Thursday 10 October 2013

Fifty centime cheapie Pelikano

Big boxes full of cheap pens, mainly ballpoints, sometimes (if I'm lucky) Pilot V-pens or (if I'm not) Diddl or My Little Pony, make my heart sink. It's a sort of fountain-pen Hell, or at least Purgatory. And most of the time I'll sort through the wretched things and there won't be anything at all worth buying. But still, I have a rummage, just in case.

Two Pelikanos for a euro. They still have their stickers on but they'd been in the box long enough that you couldn't describe either of them as mint. Still, at the price!

Plastic clips. I usually don't like plastic clips. Still, these are a sort of frosted transparent plastic, in a nice rounded shape, not the usual opaque flat slab clips you find on cheap pens; and they're one piece with the rather nice tassie, with, of course, the eponymous birdie printed on it. It says 'Pelikano' in simple, lower case oblique letters.
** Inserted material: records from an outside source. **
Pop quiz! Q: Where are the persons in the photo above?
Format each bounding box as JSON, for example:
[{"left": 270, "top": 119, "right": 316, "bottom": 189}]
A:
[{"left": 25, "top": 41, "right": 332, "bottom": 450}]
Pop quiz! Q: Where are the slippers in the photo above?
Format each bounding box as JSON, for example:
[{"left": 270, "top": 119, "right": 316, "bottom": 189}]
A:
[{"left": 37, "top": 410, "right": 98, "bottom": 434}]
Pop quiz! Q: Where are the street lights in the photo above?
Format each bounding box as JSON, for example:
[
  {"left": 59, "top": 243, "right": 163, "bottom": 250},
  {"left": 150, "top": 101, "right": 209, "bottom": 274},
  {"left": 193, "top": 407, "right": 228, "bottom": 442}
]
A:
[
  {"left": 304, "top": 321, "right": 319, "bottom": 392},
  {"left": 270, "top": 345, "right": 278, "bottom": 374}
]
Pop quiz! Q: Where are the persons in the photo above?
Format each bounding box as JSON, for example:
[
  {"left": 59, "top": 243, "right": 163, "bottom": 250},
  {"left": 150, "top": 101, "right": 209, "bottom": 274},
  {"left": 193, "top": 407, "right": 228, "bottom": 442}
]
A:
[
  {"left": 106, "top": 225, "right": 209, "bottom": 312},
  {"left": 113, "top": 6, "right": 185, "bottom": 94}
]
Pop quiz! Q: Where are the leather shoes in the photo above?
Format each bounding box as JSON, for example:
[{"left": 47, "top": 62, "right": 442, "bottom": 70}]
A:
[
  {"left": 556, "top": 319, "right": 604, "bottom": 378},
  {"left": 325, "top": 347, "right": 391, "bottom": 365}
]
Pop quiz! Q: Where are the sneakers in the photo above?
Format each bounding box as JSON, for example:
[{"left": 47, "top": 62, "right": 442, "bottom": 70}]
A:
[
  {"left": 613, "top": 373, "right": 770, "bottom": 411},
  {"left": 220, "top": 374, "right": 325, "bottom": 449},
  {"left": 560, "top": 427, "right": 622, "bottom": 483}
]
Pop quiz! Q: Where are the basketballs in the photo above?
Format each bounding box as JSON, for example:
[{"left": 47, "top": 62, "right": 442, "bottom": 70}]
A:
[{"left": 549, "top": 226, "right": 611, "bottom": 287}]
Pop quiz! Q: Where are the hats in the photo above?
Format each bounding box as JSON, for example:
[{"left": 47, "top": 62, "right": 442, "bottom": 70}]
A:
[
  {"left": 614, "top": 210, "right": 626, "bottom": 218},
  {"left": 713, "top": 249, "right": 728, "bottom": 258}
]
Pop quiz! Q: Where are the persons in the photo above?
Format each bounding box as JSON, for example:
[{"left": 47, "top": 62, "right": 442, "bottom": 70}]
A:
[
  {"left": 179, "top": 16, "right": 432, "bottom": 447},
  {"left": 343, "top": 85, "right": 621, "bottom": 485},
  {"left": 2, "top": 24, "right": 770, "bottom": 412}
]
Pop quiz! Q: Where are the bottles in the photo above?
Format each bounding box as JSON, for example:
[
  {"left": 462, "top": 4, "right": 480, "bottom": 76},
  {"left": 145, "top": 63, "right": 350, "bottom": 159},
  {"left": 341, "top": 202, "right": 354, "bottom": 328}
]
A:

Pelikano. Simplicity itself.
Metal cap. Now that attracted me, because most pens in the cheapie box are just plastic. But this is the real thing, it's nice, very simple, and because it's thin, preserves the simple line of the pen, so there's no big step down from the barrel to the section. It's a push-on not a twist cap, nicely secure.

Red translucent barrel. I can't tell you how nice this is and the photo won't do it justice. It's like looking through an ice-frosted glass at a strawberry daiquiri, only deeper. It has a gently frosted texture, except for one stripe down the side which is clear, and which reflects exactly the width of the clip. This is a detail I didn't notice for weeks. Because of the texturing, the pen is easy to hold, not slippery, and this is accentuated by small ridges on the grip section. (However, deduct points for the fact that the stripe on the barrel and the accompanying design on the section don't quite line up. Perhaps I over-tightened.)
Strange fingerprints or a strobe? Odd, but convenient for the fingers
 A very simple triangular steel nib, a bit like the Lamy Safari, with a quite plain feed. No fiddle faddle, but this doesn't feel cheap; it's functional. And when I started writing, I found this a surprisingly lovely nib to use; a medium, perhaps a little on the fine side of medium, that was utterly boring for a cheap nib - no scratchiness, no dryness, no skipping, nothing to complain about at all. A pure delight. I hadn't expected that!

Apparently Pelikan isn't making this design of Pelikano any more. What a pity; it's a real classic. And for fifty centimes, I cannot imagine a better buy out of the bargain box!

(Well, I can... or at least, I got a better one euro's worth a few days later... but that's another story.)